Passage provided:
Monday, February 27, 2012

Senate budget committee passes ed bills out of committee by deadline

Four education bills received a do pass recommendation, subject to signature, from the Senate Ways and Means Committee. The bills include:

- SHB 2492 would require fiscal impact statements be provided during certain State Board of Education rule making proposals to identify fiscal impacts on school districts.

- E2SHB 2337 would create a library of open source curriculum on Common Core Standards, along with convening a stakeholder group to review existing materials and make recommendations.

- ESHB 2586 was amended in committee ... It would appear the underlying bill has been replaced with a stakeholder group that will report back to the Legislature, but the amendment was not available for review. However, it is possible that the working group is for only one piece of the bill.

- SHB 2617 would create a legal framework for the dissolution of school districts faced with insolvency. The committee adopted a technical amendment raised by the county treasurers.

All four bills have been sent to the Senate Rules Committee, provided they receive enough signatures to move forward.

Today was the final day for consideration of policy bills with a fiscal impact.

Work instructions:
1/ According to the post on the education bills, which committee were all four bills sent to?
2/ List the bill numbers of every bill named in the post on the education bills.
The material that comes next is from a different source than the post.

Region annotation records:
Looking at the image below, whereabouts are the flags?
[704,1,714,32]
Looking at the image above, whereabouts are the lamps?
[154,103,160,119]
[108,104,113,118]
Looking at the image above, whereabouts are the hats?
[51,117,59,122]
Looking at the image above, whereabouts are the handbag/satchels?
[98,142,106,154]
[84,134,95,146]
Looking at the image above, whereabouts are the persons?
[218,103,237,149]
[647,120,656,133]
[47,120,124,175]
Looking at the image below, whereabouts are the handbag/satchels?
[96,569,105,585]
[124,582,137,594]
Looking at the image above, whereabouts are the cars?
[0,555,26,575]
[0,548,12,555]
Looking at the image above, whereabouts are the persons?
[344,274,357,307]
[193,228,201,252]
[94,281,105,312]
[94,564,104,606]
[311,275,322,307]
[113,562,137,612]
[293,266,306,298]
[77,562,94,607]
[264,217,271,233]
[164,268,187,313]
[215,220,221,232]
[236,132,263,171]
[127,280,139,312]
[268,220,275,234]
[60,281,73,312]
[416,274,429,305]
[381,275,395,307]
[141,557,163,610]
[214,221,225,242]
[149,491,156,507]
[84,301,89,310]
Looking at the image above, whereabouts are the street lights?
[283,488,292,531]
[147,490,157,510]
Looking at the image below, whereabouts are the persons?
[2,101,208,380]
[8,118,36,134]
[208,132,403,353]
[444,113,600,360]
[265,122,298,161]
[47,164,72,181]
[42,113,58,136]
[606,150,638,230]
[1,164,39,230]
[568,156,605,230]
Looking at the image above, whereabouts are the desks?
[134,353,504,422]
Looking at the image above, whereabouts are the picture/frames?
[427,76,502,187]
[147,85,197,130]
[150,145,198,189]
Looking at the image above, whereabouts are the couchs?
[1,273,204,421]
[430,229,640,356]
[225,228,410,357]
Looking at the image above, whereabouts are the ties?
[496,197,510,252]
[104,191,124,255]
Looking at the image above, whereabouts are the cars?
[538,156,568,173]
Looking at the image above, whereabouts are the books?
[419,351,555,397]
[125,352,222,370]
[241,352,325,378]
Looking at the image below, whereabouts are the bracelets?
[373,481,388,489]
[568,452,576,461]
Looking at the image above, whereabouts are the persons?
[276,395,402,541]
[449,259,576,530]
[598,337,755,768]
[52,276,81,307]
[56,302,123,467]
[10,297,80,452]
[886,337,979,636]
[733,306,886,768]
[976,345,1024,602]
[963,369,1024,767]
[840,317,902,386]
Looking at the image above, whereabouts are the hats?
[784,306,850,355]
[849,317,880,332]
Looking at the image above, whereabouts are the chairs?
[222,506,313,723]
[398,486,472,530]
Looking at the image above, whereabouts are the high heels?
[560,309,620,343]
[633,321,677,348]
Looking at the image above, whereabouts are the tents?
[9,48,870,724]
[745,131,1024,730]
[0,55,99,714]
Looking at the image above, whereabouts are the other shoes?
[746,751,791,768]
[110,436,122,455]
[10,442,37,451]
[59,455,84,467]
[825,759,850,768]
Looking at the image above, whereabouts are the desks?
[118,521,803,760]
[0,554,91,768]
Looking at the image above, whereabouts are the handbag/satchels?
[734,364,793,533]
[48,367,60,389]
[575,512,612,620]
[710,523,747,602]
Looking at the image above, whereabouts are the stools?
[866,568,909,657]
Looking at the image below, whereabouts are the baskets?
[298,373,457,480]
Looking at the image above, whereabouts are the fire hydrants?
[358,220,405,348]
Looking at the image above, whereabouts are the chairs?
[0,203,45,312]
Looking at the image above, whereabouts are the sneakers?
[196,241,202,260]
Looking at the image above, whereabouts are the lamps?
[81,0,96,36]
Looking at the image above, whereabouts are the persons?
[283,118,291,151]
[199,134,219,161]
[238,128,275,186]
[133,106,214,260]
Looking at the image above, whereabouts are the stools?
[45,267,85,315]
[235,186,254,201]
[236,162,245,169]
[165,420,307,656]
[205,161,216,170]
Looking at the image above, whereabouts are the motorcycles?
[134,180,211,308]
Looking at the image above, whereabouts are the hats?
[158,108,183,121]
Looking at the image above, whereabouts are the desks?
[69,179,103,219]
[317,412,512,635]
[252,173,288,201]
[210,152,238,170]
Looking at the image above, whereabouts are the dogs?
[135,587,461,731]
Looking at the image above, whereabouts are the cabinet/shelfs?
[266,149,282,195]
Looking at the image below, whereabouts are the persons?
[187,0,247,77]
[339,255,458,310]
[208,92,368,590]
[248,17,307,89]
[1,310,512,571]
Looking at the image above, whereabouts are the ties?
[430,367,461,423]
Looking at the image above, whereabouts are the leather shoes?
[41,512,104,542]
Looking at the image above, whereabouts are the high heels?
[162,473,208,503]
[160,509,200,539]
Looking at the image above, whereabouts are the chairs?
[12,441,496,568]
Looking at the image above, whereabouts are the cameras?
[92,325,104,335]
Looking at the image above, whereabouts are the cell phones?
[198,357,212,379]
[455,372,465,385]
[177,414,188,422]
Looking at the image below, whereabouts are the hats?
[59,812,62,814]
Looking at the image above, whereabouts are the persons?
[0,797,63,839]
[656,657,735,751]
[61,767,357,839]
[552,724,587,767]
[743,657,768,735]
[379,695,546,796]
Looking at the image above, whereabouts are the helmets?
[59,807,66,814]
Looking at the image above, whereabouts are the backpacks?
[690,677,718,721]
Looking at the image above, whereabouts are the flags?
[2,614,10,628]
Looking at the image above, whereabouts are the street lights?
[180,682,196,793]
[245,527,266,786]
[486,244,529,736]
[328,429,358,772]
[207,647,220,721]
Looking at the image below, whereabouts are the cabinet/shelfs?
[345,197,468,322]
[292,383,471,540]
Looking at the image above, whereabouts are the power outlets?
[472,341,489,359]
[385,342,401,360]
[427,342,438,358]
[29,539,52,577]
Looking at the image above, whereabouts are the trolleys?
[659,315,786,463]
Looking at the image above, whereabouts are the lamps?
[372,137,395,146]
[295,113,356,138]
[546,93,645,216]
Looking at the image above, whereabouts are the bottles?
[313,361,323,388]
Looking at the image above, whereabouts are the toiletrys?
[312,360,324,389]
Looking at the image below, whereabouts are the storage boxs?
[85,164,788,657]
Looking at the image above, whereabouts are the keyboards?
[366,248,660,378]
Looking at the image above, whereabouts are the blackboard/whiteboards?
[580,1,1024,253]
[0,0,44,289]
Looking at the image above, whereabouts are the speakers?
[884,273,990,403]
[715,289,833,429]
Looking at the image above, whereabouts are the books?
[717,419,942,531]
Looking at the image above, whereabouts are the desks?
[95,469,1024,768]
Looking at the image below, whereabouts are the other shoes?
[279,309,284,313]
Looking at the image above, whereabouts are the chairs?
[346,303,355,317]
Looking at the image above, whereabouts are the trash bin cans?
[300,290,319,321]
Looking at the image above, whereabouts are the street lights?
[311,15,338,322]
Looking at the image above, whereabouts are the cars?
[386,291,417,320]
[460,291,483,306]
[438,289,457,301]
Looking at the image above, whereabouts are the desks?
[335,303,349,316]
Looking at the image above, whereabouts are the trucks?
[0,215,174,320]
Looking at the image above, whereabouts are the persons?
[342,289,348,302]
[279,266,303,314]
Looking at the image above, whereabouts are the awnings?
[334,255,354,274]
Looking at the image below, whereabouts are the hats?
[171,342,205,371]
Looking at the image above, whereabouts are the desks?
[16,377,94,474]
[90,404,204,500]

Results of the exercise:
1/ The Senate Rules Committee.

2/ SHB 2492, E2SHB 2337, ESHB 2586, SHB 2617